I wrote my first comic in grade 4, I believe. In grade 6 I and a couple other guys posted a new page of a comic in the school hallway every week. In my commercial art class in high school I produced a terrible fantasy comic--though one of the characters in the story stuck in my head and became a part of another project an artist should be starting on shortly, knock on wood. So comics were always there.

I love painting and drawing, but I’m nowhere near consistent or patient enough to be able to create a commercially appealing comics page, never mind an entire story. When you first start trying to get into comics as a writer, you pretty much need to come in with a complete creative package.

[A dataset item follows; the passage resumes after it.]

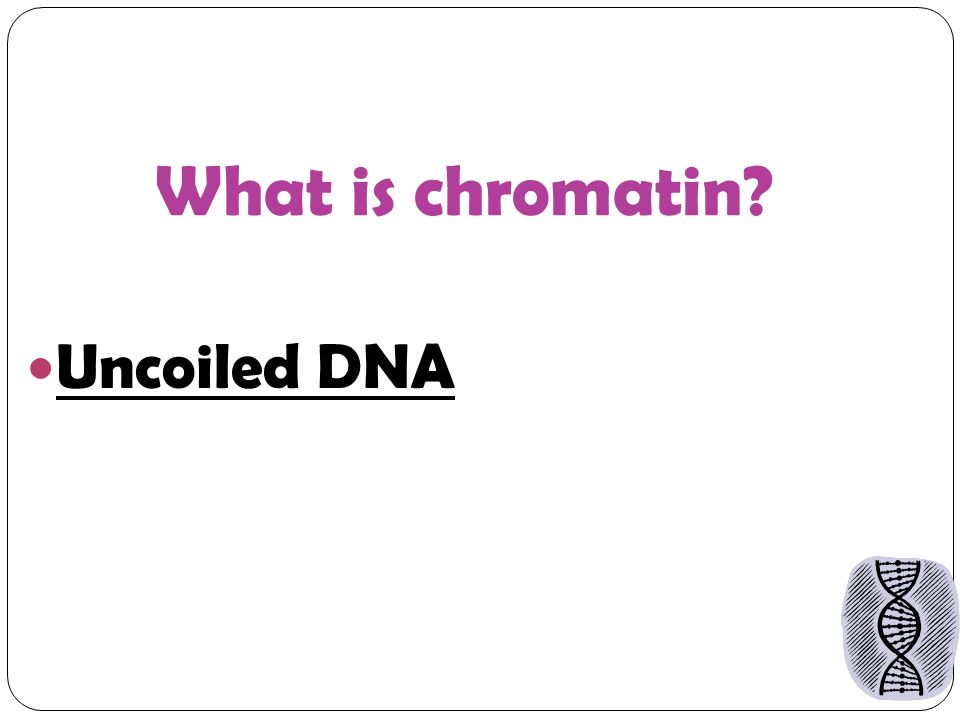 What is chromatin?

• Uncoiled DNA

It’s not enough to have the idea and write the script, you also need to have a penciler, inker, colourist, probably a letterer. That’s an awful lot of creative talent that needs wrangling, and if you can’t offer them money upfront, well, it’s an uphill battle. It was only after I stumbled into enough money to be able to offer an artist a page rate that I focused my attention on comics again and got my first graphic novel, “Parting Ways”, made.

TeenHollywood: Early reviews are saying that the film version is not just effects but a nice story that develops the character relationships yet you have said the trailers are way more “serious” than what you wrote. Was your version more of a comedy?

Andrew: Maybe, in the same way that A Fistful of Dollars is more of a comedy than Unforgiven. That’s the way the first few teasers and trailers made it look. I was actually concerned by the fact that there was no evidence at all of a sense of humor at play in the early marketing for the film, to the point that I called someone at Platinum and asked if this thing was as bleak as it was coming off. I was reassured that no, it actually does have a sense of humor, but that wasn’t being emphasized in the early going. Why? Wild Wild West.

TeenHollywood: If you had to choose…. You could either draw and paint or you could write, not both. Which would you choose and why?

Andrew: It would depend on how I could make a living just doing one. All things being equal, I prefer to paint. It’s like meditation, it relaxes me, I don’t really know how it works but after I paint for a few hours I just feel better about life. Unfortunately, very few people are interested in having an original Andrew Foley hanging in their living room, and I like painting too much as it is to want to alter the process so I could become more commercially viable as a painter. I’d rather give it up altogether than turn it into something I don’t get to do 100% under my own terms. And while I do approach writing more as a business than “art”, it’s something I enjoy doing, even when I’m rewriting according to someone else’s notes. It’s also the main way I communicate with the outside world, which is something I wouldn’t want to lose.

TeenHollywood: Why will teens especially enjoy the movie and enjoy reading the graphic novels?

Andrew: I expect the movie will be a rip-roaring action adventure tale with two actors well-known for their action films and an actress whose star is just beginning to rise, by the guy who directed Iron Man. It’s absolutely the kind of movie I’d go see half a dozen times in the theatre when I was a kid. I tried to make the comic the sort of rollicking, balls-to-the-wall cover to cover action story that would excite and engage me when I was a teenager, and I think I succeeded.

TeenHollywood: What are you working on now?

Andrew: The bulk of my time at the moment is being spent promoting my horror satire comic “Done to Death”, which is being collected in a new edition by IDW Publishing in September. Beyond that, I’ve got a spec pilot script being shopped around Hollywood by an established movie producer and a director whose films I’ve actually seen, which is very cool, if a little daunting. I’ve also got a couple different comics projects on the boil with some very talented artists, and I’m constantly having meetings with Hollywood folk to pitch ideas at them. It’s a very busy but very exciting time.